1. Undertake the duties of a Qualified Person as defined in relevant regulatory directives.
2. Responsible for the Batch Certification and Release of drug products in accordance with EU Directives and GMP requirements.
3. Ensure products are manufactured and tested following Good Manufacturing Practice (cGMP).
4. Verify that manufactured products comply with regulatory requirements.
5. Collaborate with the Quality Director and site management to ensure GMP compliance, adhering to legislation, company policies, and manufacturing authorizations.
6. Review and implement Quality Management Systems in line with current GMP and regulatory updates, maintaining product quality and release standards.
7. Act as a Subject Matter Expert (SME) to support site compliance with Quality Management Systems, including internal audits and regulatory inspections.

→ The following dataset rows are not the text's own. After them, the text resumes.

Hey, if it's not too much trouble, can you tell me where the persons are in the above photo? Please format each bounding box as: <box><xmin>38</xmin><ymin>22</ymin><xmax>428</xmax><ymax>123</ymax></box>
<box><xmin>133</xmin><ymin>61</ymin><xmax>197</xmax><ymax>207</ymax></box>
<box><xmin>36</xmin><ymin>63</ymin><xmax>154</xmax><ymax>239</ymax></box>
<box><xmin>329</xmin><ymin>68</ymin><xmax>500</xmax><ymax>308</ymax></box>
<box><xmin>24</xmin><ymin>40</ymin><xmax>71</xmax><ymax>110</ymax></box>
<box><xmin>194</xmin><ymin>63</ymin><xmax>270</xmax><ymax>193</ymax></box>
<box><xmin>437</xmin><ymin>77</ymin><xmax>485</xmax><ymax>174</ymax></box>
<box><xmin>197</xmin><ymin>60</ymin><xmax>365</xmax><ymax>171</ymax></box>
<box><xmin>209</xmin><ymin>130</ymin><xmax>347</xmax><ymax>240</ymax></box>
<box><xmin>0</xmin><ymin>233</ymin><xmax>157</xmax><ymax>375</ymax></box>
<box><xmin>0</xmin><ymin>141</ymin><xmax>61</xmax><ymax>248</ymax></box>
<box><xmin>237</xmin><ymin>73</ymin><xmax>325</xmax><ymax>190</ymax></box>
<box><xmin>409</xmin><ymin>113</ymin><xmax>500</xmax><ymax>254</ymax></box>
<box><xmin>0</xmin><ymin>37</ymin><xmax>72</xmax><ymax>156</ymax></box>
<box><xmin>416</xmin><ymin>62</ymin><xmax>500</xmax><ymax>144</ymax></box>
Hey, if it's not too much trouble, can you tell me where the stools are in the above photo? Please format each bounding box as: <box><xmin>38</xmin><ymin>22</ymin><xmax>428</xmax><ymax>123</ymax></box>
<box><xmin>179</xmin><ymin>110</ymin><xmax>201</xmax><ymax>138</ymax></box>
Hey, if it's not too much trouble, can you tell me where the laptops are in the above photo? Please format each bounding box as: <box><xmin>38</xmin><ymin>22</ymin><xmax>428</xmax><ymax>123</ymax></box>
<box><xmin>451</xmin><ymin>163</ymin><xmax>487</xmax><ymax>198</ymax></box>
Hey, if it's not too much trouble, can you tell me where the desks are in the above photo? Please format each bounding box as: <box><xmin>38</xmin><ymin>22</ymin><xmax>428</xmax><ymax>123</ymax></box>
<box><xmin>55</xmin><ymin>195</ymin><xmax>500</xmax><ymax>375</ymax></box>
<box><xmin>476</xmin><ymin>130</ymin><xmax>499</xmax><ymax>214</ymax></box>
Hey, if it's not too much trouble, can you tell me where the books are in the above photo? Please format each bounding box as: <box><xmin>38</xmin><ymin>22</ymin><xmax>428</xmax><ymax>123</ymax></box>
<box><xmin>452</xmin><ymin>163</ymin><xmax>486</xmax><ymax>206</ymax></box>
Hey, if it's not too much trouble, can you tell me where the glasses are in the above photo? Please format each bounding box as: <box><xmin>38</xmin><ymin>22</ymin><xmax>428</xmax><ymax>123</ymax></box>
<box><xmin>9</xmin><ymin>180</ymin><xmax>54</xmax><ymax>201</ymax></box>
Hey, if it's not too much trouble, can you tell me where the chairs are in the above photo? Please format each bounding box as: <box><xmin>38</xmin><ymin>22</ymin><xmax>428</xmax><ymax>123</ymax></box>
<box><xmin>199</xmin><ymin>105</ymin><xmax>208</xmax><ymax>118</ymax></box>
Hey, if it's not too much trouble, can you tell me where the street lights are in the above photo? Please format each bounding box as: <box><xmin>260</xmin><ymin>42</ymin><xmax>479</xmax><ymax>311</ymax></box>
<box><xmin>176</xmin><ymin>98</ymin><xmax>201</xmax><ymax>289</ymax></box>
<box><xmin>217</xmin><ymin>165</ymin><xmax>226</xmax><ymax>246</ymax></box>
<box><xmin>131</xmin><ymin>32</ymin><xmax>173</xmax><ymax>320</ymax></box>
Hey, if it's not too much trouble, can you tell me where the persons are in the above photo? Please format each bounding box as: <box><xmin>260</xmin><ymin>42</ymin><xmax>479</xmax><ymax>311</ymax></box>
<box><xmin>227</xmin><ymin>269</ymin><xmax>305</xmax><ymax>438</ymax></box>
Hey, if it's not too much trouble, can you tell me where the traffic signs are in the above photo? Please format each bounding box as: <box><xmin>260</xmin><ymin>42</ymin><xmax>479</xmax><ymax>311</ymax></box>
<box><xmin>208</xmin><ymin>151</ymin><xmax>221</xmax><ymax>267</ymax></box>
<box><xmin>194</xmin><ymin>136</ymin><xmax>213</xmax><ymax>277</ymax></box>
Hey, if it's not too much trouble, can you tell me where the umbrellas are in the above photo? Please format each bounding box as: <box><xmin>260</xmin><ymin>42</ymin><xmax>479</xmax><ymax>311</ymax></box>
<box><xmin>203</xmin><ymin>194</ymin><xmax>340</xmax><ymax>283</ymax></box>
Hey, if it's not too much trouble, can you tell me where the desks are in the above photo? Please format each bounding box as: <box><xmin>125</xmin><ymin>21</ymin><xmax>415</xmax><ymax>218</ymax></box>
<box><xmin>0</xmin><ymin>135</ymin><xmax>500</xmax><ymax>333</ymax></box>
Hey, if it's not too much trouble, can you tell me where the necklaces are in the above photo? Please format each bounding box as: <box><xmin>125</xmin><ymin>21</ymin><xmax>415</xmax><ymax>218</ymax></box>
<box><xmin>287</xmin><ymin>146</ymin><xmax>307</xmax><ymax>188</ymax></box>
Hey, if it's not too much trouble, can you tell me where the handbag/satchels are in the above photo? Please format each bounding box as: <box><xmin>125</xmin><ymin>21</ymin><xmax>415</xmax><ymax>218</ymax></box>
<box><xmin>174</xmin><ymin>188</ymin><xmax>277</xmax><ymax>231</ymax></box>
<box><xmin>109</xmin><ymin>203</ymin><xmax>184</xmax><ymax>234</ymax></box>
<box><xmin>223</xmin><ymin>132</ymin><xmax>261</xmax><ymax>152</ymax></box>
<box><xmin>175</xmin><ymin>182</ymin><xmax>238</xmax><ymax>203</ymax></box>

8. Perform external audits and support the company's self-inspection schedule, staying updated with current guidelines and regulatory developments for ongoing professional growth.

1. Eligible to undertake the duties of a Qualified Person.
2. A relevant degree in Chemistry, Pharmacy, Biological Science, or related fields.
3. Experience with regulatory agencies such as FDA, MHRA, EMA.
4. Prior experience in a pharmaceutical manufacturing environment.
5. Experience with both commercial and Investigational Medicinal Products (IMP).
6. Experience in sterile products, biologics, especially with advanced therapeutics and licensing for these products.
7. Willingness and ability to travel for audits (occasional).